>
> To be reliable you'd have to introduce addition machinery to account for 
> the hazards of distributed systems, so you're probably better off starting 
> with an abstraction that has those hazards in mind already.


The WebSocket (protocol) is the machinery that's handling this. We aren't 
discussing using CSP to implement the actual network communication. We 
aren't concerned what happens outside of the edges of the system.

Unlike when using actors, with CSP you don't care where a value you took 
from a channel came from, and similarly you don't care where the value you 
put onto a channel goes. The channel is only a primitive for conveyance. 
The application knows nothing of a WebSocket other than what does the put!s 
and take!s.

CSP-like channels aren't a good across-the-wire abstraction. Their blocking 
> semantics are intended to coordinate concurrency within a single runtime.


Coordination is possible through the blocking semantics of CSP, but isn't 
the only mechanism it provides. CSP also facilitates buffered, asynchronous 
operations. I don't see why it would imply anything about a single runtime.
 

On Friday, January 24, 2014 4:45:01 PM UTC-8, Patrick Logan wrote:
>
>   * one side of the channel is in clojure land
>   * other side of the channel is in cljs land
>
> Are you implementing coordination across the wire, as if the two channels 
> are "the same virtual channel"? If so, read on... otherwise, n/m, sorry if 
> I misinterpreted...
>
> CSP-like channels aren't a good across-the-wire abstraction.

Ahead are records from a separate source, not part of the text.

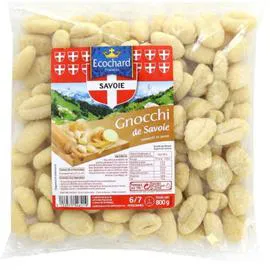 Gnocchi (800g)
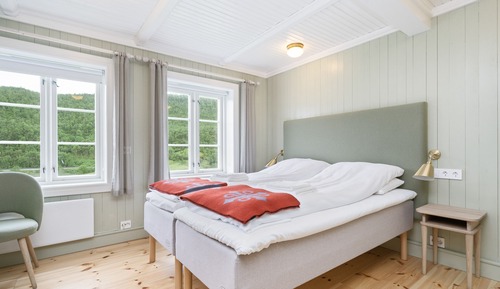 Superior Double Room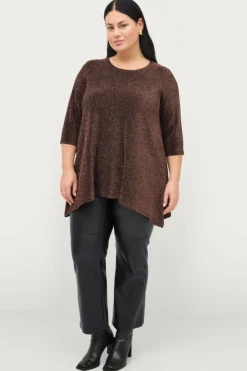 Ellos Plus collection Tunika Angelica
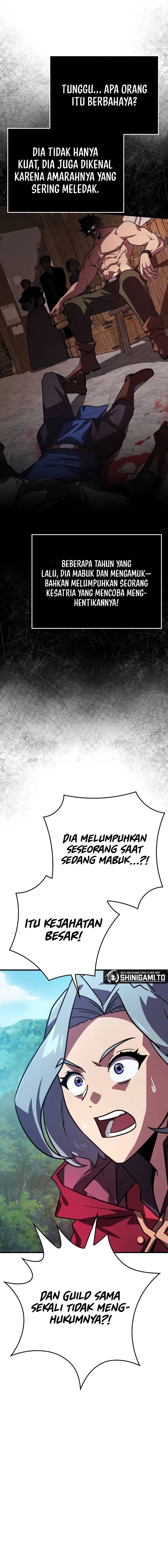 Limit-Breaking Genius Mage Chapter 19 Gambar 4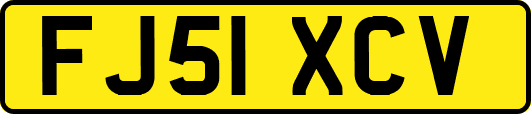 FJ51XCV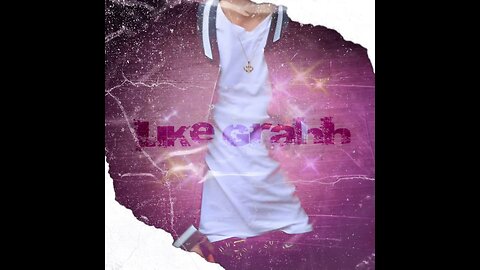 Saucy Justin “Like Grahh” (Prod. By BlackSurfer) (Official Audio)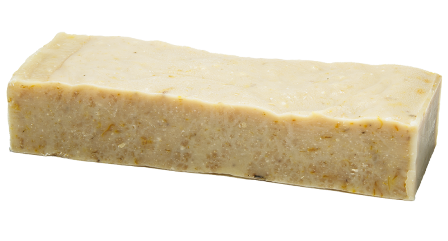 Calup sapun natural handmade Miere si Galbenele, 1kg - Savonia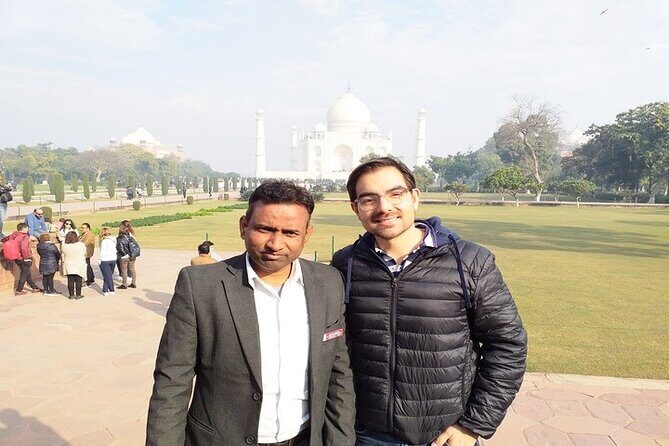 3 Day Golden Triangle Tour to Delhi Agra Jaipur- All Inclusive - Final Thoughts: Is This Tour Worth It?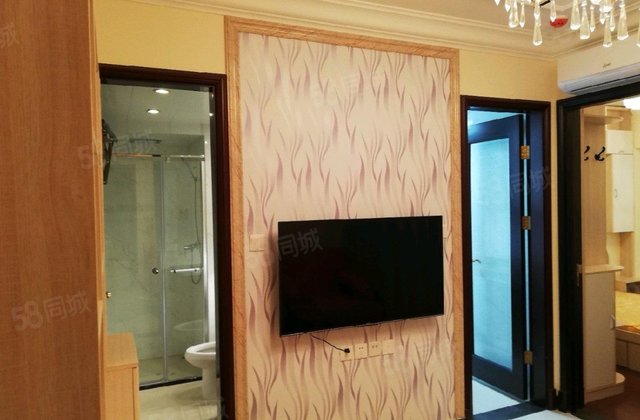 恒大城2室2厅54.03㎡49.9万二手房图片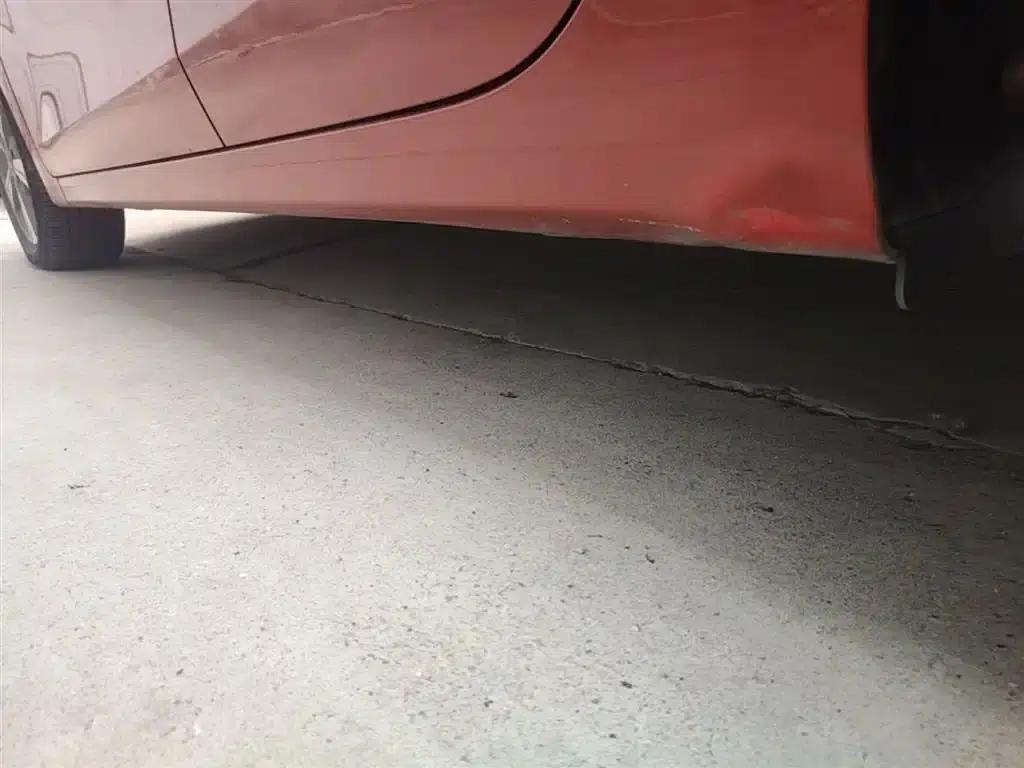 Kia K3 2019 1.5L CVT Smart Connected Edition — миниатюра 22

Their 
> blocking semantics are intended to coordinate concurrency within a single 
> runtime.
>
> To be reliable you'd have to introduce addition machinery to account for 
> the hazards of distributed systems, so you're probably better off starting 
> with an abstraction that has those hazards in mind already.
>
> I'm unsure what the arguments would be in favor of CSP-like behavior 
> across distances, especially between a server (clj) and a browser (cljs)?